Study characteristics and details of disclosure. CM = complementary medicine; NR = Not reported; Disclosure rate = % of CM users. aStudies conducted different analyses on sub-populations from the same 2002 NHIS data source. bStudies use same 2001 HCQS data, with slightly different sample size and results due to how data was handled. cStudies use same 2007 NHIS data, with slightly different sample size and results due to how data was handled. dRate is % of CM users who also saw a physician. eRate is % of CM users who were also taking conventional medications. fDisclosure of CM to physician by patients from conventional clinics (19.4%) vs CM (61.2%) clinics. Following risk of bias assessment, sixteen studies were considered suitable for meta-analysis of CM disclosure rates. Two were excluded from analysis[46,52] on the basis that they used data from an earlier version of the same national survey as reported in another included manuscript[54]. Studies selected for meta-analysis represented a wide geographical spread including North America[35,54,87], Central America[88], Continental Europe[69,77,82], the United Kingdom[39], the Middle East[38,67,85], West Africa[84], and Asia[62,81]. Sample sizes included in the meta-analysis ranged from 35 to 7,493 with an average of 840 and a total of 11,754 CM users. Papers excluded due to a high risk of reporting bias represented an additional 3,222 CM users.

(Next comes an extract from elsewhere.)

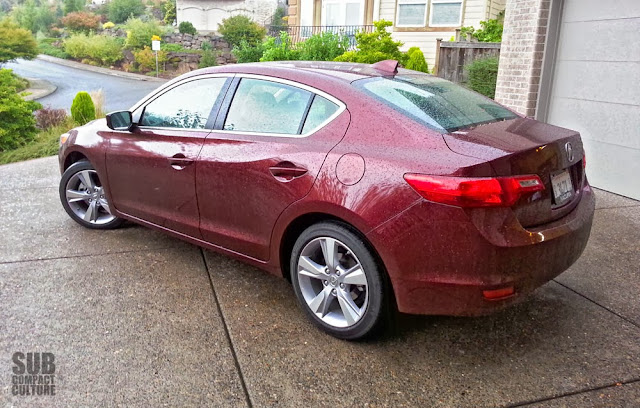 2014 Acura ILX Premium 2.4 rear shot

Prevalence and parameters of disclosure

Rates of disclosure varied substantially across studies, ranging from 7%[114] to 80%[40]. Studies including biologically-based CM fell within a range of 7%[114] to 77%[44], while the highest rate of disclosure (80%) was reported by researchers assessing the use of mind-body medicine exclusively[40]. Parameters used for defining and measuring disclosure also varied, with the most common parameters outlined as participant disclosure of their use of CM within the last twelve months to a medical provider (n = 30)[31-33,36,38,40,45-50,52,54,57,62,65,67,68,70,71,73,81,82,84,85,87,88,95,100,115,116]. Others studies examined participants’ disclosure to a medical provider of their current CM use[35,74,77-79,83,98,109,111], use within the last month[34,53,69,86], use within the last 24 months[50,51], had always/usually/sometimes/never disclosed[39,59,60,66,72,110], had ever discussed their CM use with a conventional provider[37,43,64,75,76], had partially or fully disclosed their CM use[56,114], had disclosed when asked[41], had discussed before use[92], reported rates of disclosure per episode of use[89], or how the patient felt about disclosing[80,112]. A number of papers did not explicitly define their parameters for measuring disclosure[42,44,55,58,61,63,90,91,93,94,96,97,99,101-108,113]. The outcomes of the meta-analysis of the rate of disclosure of CM use by individuals using biologically-based CM is presented in Fig. 2. The measure of central tendency provided an overall disclosure rate of 33% (95% CI 24·1% to 42·8%, I2 = 98·6%). Between the fourteen included studies, the lowest reported disclosure rate was 12% and the highest was 59%. Heterogeneity was assessed across the fourteen samples (Q-value 904.955, p < 0.001, I2 = 98.563). Although homogeneity was affected by the substantially larger sample size in Jou et al.’s 2016 study[54], the paper was not excluded as it used a strong, internationally recognised dataset with very low risk of bias. The employment of a random effects model accounted for the impact of this study on homogeneity and its inclusion was not found to impact significantly on the measure of consistency within this model.
Figure 2

Meta-analysis results: disclosure rates for biologically-based complementary medicine. Results of meta-analysis assessing rates of disclosure of biologically-based complementary medicine use to medical providers.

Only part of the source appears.